Tous les assassinats ont été perpétrés par des individus nourris depuis l'enfance par la haine des Juifs  et d'Israël au coeur même de l'Islam radical. Je cite l'écrivain algérien Karim Akouche:"Je suis un rescapé de l'Ecole algérienne. On m'a enseigné à détester les Juifs. Hitler y était un héros. Après le Coran,  Mein Kampf  et Les Protocoles des Sages de Sion sont  les livres les plus lus dans le monde musulman"

Sans énumérer tous les actes antisémites meurtriers commis par ces islamistes, je voudrais rappeler l'assassinat des petits enfants de l'école  OZAR HATORAH et, " quand l'assassin  poursuit la petite Myriam Monsonego, 8 ans, l'empoigne par les cheveux et lui loge une balle dans la tête à bout portant , il réitère le geste des SS."( Robert Badinter). Je partage son chagrin et sa colère.

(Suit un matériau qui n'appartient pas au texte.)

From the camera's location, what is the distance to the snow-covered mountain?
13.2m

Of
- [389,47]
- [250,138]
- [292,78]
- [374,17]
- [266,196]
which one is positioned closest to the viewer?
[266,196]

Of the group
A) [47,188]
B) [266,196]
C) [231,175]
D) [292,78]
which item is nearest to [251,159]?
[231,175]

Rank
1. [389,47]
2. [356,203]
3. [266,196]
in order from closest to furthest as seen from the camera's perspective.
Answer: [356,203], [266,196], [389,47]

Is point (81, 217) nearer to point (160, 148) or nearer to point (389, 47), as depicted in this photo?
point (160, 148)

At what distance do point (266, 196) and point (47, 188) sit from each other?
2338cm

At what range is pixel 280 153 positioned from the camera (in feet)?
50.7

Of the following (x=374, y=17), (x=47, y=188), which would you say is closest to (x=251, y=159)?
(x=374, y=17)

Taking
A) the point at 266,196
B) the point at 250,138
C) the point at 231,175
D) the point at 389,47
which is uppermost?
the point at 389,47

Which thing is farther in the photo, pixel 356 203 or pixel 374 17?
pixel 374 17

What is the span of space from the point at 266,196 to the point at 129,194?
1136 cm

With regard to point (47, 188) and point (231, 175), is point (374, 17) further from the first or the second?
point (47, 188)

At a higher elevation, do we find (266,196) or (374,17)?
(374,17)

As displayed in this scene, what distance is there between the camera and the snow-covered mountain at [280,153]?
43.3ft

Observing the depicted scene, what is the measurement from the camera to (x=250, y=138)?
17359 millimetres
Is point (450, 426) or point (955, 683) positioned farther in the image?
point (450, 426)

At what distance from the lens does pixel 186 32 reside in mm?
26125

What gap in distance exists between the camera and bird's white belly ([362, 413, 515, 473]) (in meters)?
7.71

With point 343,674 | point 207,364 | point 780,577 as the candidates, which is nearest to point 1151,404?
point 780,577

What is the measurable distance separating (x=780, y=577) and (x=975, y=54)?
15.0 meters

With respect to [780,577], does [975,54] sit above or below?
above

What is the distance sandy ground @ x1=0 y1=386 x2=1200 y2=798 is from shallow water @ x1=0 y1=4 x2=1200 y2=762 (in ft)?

Comme l'écrivent Eric Conan, Caroline Fourest, Jacques Julliard, Pascal Bruckner, Philippe Val  et tant d'autres, le silence , le déni ,la complaisance, l'indifférence, les paroles et actes antisémites meurtriers minorés, voire occultés,   ont nourri le sentiment de peur et d'abandon de nombreux Juifs de France. Or, cet antisémitisme qui tue concerne tous les Français.

Beaucoup d'enfants juifs sont retirés de l'Ecole publique. 60.000 Juifs français ont été contraints de quitter certains quartiers, contraints de déménager(" l'exil intérieur"...)Plusieurs milliers se sont exilés.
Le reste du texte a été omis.